Нет, мой дар был совсем другим. Как там сказал Эдвин Сандберг? Медицинский факультет или целительский? Я прикрыла глаза. Таверна была ещё почти пуста, на кухне громко гремела посудой Кьяра и две поварихи. Рамина дрыхла без задних ног в нашей каморке. Хозяин отправился за плотником: недавно случилась драка, и нужно было починить пару лавок и разломанный стол. Вышибала Курт болтался на рыночной площади в поисках того, на ком можно было вновь размять кулаки.
Уна придерживала за запястья мои руки, обнявшие её голову. Она готова была в любой момент оттолкнуть меня, и это мешало мне сосредоточиться. Слишком много волнения и напряжения – теперь я поняла, почему лекари часто уговаривают своих подопечных успокоиться. Дар отзывается на эмоции, плещется внутри, как бурлящее в котелке снадобье, его тяжело направлять, если больной оказывает сопротивление. Я прикрыла глаза, но продолжала смотреть в неё – не знаю как, прежде ничего подобного я ни с кем, кроме самой себя, не делала. Я видела, что дело совсем не в уродстве и параличе, которые были оставлены заклинанием.

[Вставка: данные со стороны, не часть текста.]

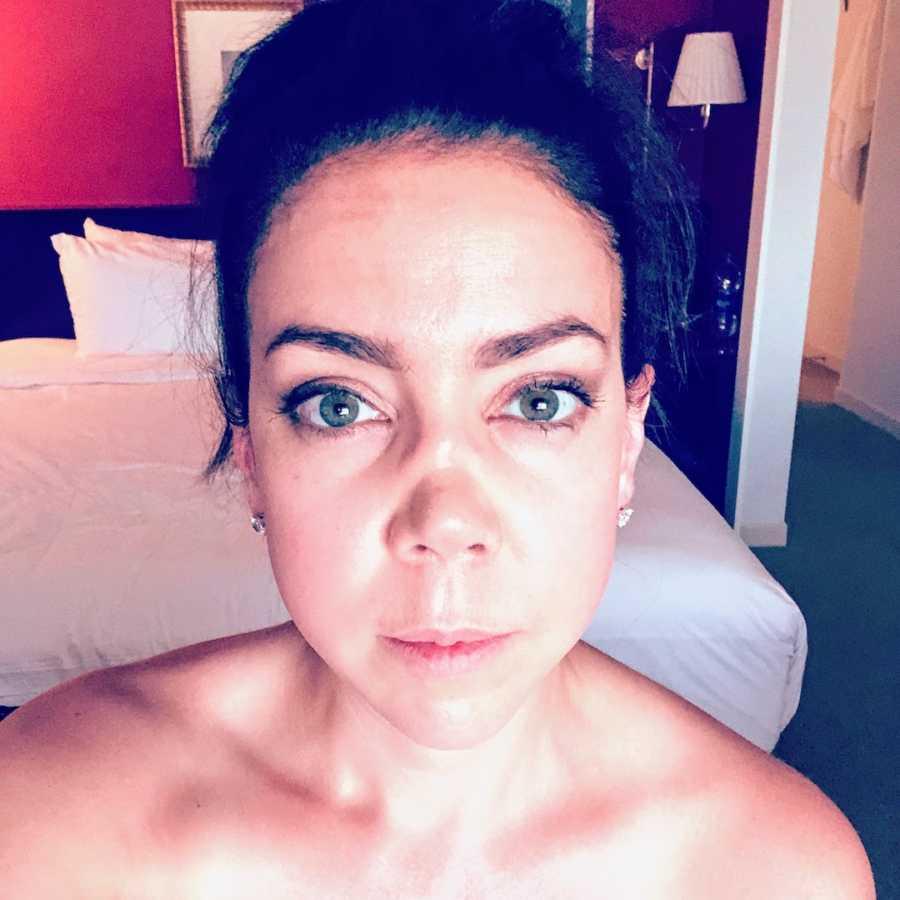 Woman with dark hair taking selfie in bedroom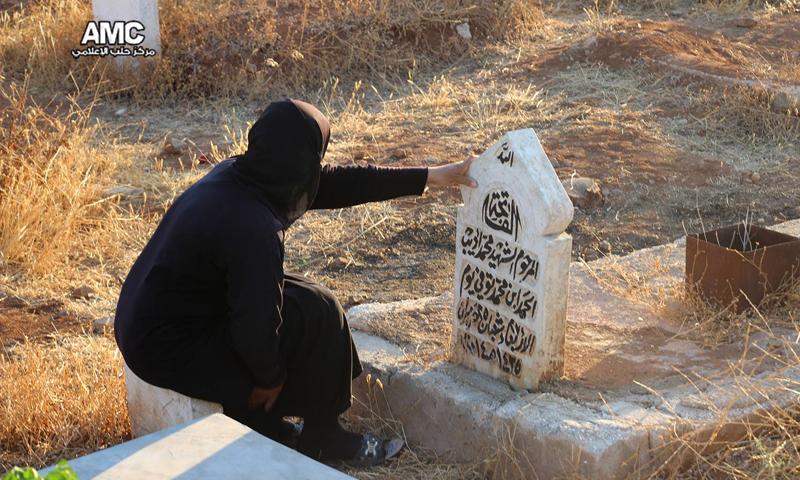 امرأة تجلس إلى جانب قبر شهيد في مقبرة مساكن هنانو - 6 تموز 2016 (مركز حلب الإعلامي)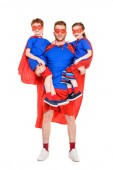 super father carrying happy kids in masks and cloaks isolated on white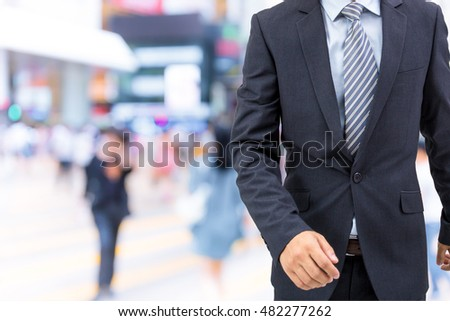 isolated business man walking on the street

Тихая Уна замолчала вовсе не поэтому – внешние проявления скрывали под собой концентрированный, пульсирующий страх.
Страх закрепился где-то внутри головы женщины, приклеился к её мозгу и обездвижил ту часть, которая отвечает за голос. Нужно только… всего только направить силу в то место и развязать этот невидимый узел. В тот момент я не понимала, что могу по неосторожности убить. Что я ничего не умею. Что мне никогда не поступить в академию и не стать целительницей. Но я решилась. Усилием воли зачерпнула крохотную ложечку от внутреннего белого огня и послала тёплый сгусток энергии в голову Уны.
Она вскрикнула, изо всех сил толкнула меня, и сама едва не скатилась вниз по лестнице, потеряв равновесие. Я кинулась к ней, ещё не соображая, что произошло.
– Что это? – дрожащим голосом проговорила она. Язык ещё не слушался её и вышло «шшшто ешшто».